Ripple’s Strategic Legal Counter Through Form C Filing
Ripple’s decision to file a Form C cross-appeal has generated considerable interest within both legal circles and the cryptocurrency community at large. Stuart Alderoty, Ripple’s Chief Legal Officer, confirmed this strategic move in a social media post. He emphasized that the appeals process will not introduce new drama into the case, as the Appeals Court will strictly review the existing record. Importantly, the SEC will not be able to present new evidence or demand additional documentation from Ripple.
In a message to the community, Alderoty stated, “Today, Ripple filed a Form C – listing the issues we plan to raise on our cross appeal. A few things to keep in mind as we move forward: The case is not about whether XRP, in and of itself, is a security. XRP is uniquely situated as having clarity (alongside BTC) in not being…”
This appeal seeks a de novo review of all case aspects, including whether Ripple’s XRP transactions meet the criteria of securities under the Howey test. The Howey test, established by a 1946 Supreme Court decision, evaluates whether a transaction constitutes an investment contract by considering factors like monetary investment and profit expectations from the seller’s activities.
The request for a de novo review is particularly significant, as it essentially calls for a fresh examination of these complex issues and their implications for cryptocurrencies and other industry sectors.
Challenging The SEC’s Approach to Cryptocurrency Regulation
Ripple’s Form C filing not only challenges the SEC’s stance on XRP but also highlights what it describes as vague and inconsistent statements from the agency regarding the application of securities laws to digital assets.

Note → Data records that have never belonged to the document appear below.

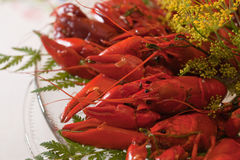 Crab Stock Images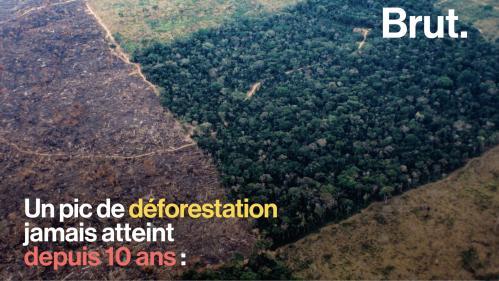 VIDEO. L'Amazonie connaît un pic de déforestation, le pire depuis 10 ans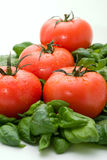 Tomate et basilic Photos stock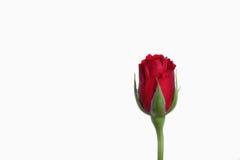 Enkel röd ros Fotografering för Bildbyråer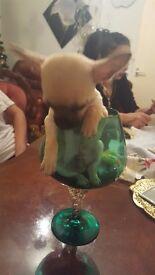 Chiuaua puppy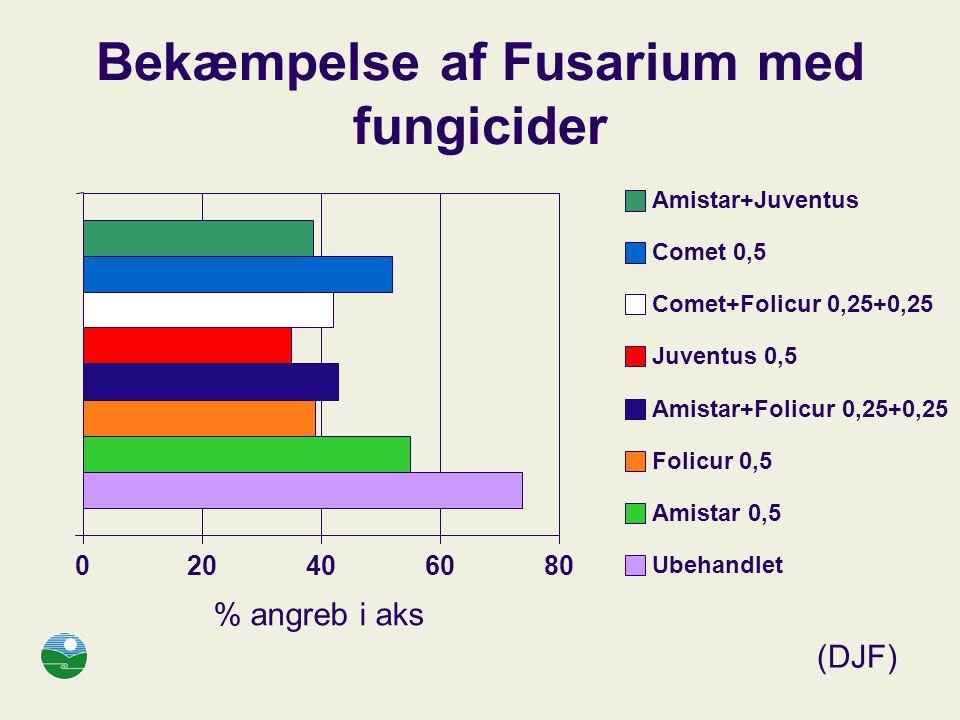 Bekæmpelse af Fusarium med fungicider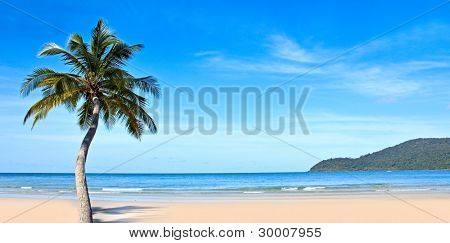 Tropical beach with exotic trees on the sand. Luxury destination.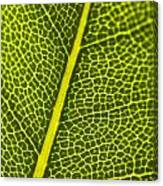 Leafy Details Canvas Print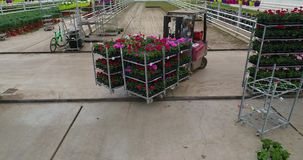 De lader draagt kleurrijke bloemen in de serre, kwekend bloemen in de serre, industri?le het groeien bloemen stock video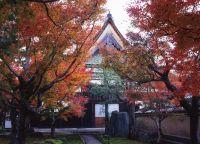 秋の非公開寺院特別公開 大徳寺黄梅院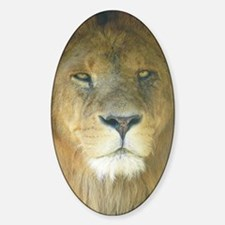 Lion pposter Sticker (Oval)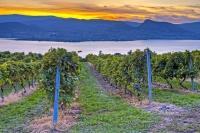 A beautiful view of scenic Okanagan Lake and the surroun during sunset as seen from the end of the grape vines in a vineyard.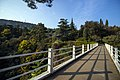 National Botanical Garden of Georgia باغ های بوتانیکال در شهر تفلیس گرجستان 17.jpg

The SEC has consistently maintained that XRP’s sales qualify as securities, thereby requiring Ripple to comply with federal securities regulations. However, Ripple’s recent filing underscores the regulatory ambiguity that has left the cryptocurrency sector uncertain about SEC compliance requirements.
Utilizing the Howey test, the court previously ruled that sales of XRP to the general public did not constitute securities. Yet, it classified early sales of XRP to institutional investors as unregistered securities offerings, leading to a $125 million civil penalty imposed on Ripple.
By seeking a de novo review and applying the Howey test, Ripple aims to challenge the $125 million penalty it was ordered to pay. The outcome of this cross-appeal could have widespread implications for the entire cryptocurrency industry. A favorable ruling for Ripple might set a precedent for future cases, potentially redefining the SEC’s regulatory reach over the crypto sector. Conversely, a ruling in favor of the SEC could further cement the agency’s authority to apply securities laws to the industry.